TEXT —

▬▬▬▬▬▬▬▬▬▬

Kolbotn IL
- Club logo
- Full name: Kolbotn Idrettslag
- Sport: basketball, amateur wrestling, association football, sport gymnastics, disabled sports, handball, orienteering, competitive swimming, volleyball
- Founded: 1915
- Based in: Kolbotn, Norway

= Kolbotn IL =

Norwegian sports club

Kolbotn Idrettslag is a sports club from Kolbotn, Norway. Since 1960, the club has been organized in semi-autonomous sub-sections. The club runs basketball, amateur wrestling, association football, sport gymnastics, disabled sports, handball, orienteering, competitive swimming and volleyball.

Over the years, the club and its members have also been active in badminton, bandy, athletics, Nordic skiing and speedskating.

==History==
Kullebunden Idrætsklub was founded in 1915 with Normand Nilsen as its first chairman. The club later changed its name to Kolbotn Idrettsklubb (KIK).

Kolbotn Arbeideridrettslag (Kolbotn AIL) was founded in 1924.

▬▬▬▬▬▬▬▬▬▬

TASK REQUIREMENTS —
• 1. Who was the first chairman of the club when it was founded in 1915, according to the Kolbotn IL text?
• 2. Continue the Kolbotn IL text, picking up right after its last sentence.
The items that come next are separate material and have no connection to the Kolbotn IL text.

▬▬▬▬▬▬▬▬▬▬

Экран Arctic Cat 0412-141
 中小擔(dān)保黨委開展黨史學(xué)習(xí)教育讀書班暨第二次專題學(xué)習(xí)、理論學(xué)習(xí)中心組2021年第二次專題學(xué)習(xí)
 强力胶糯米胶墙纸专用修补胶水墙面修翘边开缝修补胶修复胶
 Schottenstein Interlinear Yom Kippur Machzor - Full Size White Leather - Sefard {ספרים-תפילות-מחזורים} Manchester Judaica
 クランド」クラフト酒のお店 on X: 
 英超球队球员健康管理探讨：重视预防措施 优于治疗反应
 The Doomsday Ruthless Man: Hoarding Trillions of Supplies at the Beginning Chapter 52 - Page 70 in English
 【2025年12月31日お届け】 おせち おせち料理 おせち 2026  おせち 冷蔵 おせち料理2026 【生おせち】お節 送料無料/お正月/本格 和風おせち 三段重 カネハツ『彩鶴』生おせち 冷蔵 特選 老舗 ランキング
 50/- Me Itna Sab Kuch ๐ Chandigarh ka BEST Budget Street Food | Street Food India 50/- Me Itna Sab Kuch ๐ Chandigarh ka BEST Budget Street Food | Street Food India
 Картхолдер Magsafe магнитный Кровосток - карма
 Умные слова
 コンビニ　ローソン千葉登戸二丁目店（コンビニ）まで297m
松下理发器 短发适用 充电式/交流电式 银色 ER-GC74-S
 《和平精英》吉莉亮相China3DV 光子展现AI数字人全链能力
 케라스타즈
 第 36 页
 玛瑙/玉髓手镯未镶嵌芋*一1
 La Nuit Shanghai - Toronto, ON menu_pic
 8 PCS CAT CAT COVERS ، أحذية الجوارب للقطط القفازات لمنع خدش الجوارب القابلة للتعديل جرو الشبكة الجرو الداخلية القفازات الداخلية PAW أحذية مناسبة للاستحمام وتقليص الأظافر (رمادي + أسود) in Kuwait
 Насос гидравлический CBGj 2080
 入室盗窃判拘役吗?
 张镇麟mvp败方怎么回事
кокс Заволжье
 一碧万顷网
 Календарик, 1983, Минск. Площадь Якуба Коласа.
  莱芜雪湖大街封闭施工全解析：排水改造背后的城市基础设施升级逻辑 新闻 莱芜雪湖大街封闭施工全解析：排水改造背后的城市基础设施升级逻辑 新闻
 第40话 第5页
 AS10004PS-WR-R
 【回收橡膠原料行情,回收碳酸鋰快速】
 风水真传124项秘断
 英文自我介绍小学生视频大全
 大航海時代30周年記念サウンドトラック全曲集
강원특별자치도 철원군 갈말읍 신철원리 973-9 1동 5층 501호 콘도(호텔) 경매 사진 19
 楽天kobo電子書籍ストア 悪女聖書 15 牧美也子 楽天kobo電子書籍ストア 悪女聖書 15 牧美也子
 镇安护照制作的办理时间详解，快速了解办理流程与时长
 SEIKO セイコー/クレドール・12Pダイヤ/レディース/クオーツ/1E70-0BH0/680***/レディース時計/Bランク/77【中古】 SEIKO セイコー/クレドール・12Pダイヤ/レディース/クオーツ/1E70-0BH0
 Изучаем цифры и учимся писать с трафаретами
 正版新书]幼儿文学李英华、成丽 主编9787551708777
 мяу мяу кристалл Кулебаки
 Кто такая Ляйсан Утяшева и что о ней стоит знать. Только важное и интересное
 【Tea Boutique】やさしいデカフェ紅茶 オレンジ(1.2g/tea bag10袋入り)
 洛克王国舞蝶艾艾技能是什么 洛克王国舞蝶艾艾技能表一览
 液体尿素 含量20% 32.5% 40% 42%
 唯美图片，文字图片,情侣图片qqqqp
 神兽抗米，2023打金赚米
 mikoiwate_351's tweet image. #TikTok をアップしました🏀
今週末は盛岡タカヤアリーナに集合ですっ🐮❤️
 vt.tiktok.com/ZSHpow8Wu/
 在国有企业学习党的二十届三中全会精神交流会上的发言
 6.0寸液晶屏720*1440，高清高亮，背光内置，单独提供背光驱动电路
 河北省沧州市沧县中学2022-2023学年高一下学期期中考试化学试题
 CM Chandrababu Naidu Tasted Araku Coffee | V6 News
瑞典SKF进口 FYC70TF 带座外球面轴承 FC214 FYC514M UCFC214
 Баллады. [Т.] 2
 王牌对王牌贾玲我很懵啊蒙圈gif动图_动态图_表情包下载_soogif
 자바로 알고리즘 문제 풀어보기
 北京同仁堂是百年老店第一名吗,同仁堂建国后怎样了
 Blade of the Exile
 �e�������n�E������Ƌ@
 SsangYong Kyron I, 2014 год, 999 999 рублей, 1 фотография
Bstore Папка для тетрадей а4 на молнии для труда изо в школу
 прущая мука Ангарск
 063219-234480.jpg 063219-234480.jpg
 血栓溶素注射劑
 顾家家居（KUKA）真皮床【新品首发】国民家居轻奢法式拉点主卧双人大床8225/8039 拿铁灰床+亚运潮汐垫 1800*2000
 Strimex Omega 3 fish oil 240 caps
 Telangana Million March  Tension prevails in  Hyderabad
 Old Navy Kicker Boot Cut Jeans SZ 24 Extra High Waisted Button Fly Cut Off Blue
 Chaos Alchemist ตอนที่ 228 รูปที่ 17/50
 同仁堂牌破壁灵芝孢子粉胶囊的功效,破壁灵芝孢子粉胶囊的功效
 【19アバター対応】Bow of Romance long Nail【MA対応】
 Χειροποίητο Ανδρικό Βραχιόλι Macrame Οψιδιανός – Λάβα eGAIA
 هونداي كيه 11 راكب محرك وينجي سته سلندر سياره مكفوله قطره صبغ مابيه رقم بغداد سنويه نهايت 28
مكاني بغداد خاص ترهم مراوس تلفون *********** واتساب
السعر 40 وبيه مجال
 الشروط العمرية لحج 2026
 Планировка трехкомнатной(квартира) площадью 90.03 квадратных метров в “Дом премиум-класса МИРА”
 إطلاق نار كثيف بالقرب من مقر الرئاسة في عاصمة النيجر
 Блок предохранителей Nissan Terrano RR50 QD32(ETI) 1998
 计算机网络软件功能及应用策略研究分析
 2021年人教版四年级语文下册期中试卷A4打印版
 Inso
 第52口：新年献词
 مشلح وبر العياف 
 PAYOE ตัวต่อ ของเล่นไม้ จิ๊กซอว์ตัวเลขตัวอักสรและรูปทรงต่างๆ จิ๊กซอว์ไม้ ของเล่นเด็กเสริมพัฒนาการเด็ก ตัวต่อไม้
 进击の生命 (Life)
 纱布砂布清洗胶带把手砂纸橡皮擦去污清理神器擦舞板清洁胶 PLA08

▬▬▬▬▬▬▬▬▬▬

RESPONSES PER TASK —
• 1. Normand Nilsen

• 2.
In 1934, the speedskaters broke away from KIK and started Kolbotn Skøyteklubb with Wilhelm Berthelsen as chairman. In 1946, the three clubs Kolbotn Idrettsklubb, Kolbotn Arbeideridrettslag, and Kolbotn Skøyteklubb merged and took the new name Kolbotn Idrettslag (aka Kolbotn I.L.). In 1985, Hellerasten Volleyball Klubb was included in Kolbotn I.L.

In 1925, polar explorer Roald Amundsen was appointed honorable member of the club.

The club is well-known for its eminent wrestlers. Kolbotn wrestlers had a successful period in the 1940s and again in the early 1980s to the mid-1990s. The most notable results were two Olympic gold medals by Jon Rønningen.

Kolbotn I.L. started Handball in 1940, and the Handball section won the National league in 1983 and 1984.

Kolbotn Volleyball won the National league in 1984 (as Hellerasten), and 1986. In 1992, Kolbotn Volleyball won both the National league and the National championship.

Kolbotn's Women's Football team won the elite Toppserien league in 2002, 2005, and 2006 and the national Cup championship in 2007. In 2009, Dan Eggen, former Norwegian international player, joined as the team's chief trainer.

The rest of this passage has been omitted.